Dreams Into Nightmares

Looking forward to the culmination of childhood dreams
Dreams turn into reality, but reality is twisted
Distortion comes unwelcome but it comes nonetheless
The days turn into weeks of tirelessly working
Weeks into months and years and time flies but you aren’t having fun

Exhausted.
The fatigue comes later, much later
When the dreams are unrecognizable and your heart beat slows
When recognition dawns and the curtain is drawn
The culmination of dreams that were never dreams
Never dreams, always nightmares

When this crazy stampede of people pass over and away
When staring eyes pierce into the insecurities of your sad, sad soul
Your dreams are of the light, your nightmares are of darkness
Its the thought that counts but you worked towards a goal that was never there

Your dreams become nightmares
And its unreachable, you are denied access to the one true desire of your heart
You change paths because its never too late
When dreams turn into reality and reality is a nightmare
Your are the dream, you live in the nightmare
The culmination of your twisted reality

What I Aim To Be

I need to get over you.
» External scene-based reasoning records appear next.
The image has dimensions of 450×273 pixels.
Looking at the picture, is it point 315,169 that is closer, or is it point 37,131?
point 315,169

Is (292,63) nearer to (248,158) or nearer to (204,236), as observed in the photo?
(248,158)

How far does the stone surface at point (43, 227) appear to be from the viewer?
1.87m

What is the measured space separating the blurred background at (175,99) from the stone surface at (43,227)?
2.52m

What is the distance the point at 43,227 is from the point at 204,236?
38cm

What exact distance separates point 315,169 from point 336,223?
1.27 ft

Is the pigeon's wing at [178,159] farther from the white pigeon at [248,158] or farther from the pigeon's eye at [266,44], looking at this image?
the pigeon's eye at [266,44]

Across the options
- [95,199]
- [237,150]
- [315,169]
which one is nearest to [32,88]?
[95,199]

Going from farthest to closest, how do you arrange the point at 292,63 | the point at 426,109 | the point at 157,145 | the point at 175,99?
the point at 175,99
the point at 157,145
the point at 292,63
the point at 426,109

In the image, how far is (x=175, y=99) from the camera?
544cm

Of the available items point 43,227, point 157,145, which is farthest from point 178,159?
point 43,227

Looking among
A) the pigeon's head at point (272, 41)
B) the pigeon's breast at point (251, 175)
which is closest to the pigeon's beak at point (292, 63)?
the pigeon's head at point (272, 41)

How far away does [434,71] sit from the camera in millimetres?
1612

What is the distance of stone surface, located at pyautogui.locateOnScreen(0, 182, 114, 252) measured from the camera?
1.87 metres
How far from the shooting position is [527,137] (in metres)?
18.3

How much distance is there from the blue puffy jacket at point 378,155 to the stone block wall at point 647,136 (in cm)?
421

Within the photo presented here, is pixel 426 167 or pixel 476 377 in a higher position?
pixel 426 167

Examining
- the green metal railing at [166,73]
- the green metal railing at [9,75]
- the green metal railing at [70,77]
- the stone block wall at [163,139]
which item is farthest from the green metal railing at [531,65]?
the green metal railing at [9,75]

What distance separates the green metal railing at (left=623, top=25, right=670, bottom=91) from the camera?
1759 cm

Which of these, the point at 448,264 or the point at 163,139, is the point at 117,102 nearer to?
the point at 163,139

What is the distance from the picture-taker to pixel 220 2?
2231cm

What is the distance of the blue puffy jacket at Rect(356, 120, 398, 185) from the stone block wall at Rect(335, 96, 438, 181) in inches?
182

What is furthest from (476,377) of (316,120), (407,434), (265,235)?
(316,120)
I don’t wanna be your friend, and I don’t want to be her friend, I don’t want for you to be hers, for her to be yours. Who is she? She could be she, or any other she. Not when I’ve always wanted to work it out, for you to be my bumblebee. I want to look at you and feel nothing, I don’t want to imagine things that break my heart a million times a day. I don’t want to talk to you, with no reply. I don’t want to want to hear your voice. I don’t want to miss who you were to me. It’s been so long since I’ve looked up to you. Your opinion matters. I care what you think of me.. But I know that you don’t think of me, that I’m nothing, that I have been nothing and that hurts more than any spiteful word. Carefree. Not me, but what I aim to be.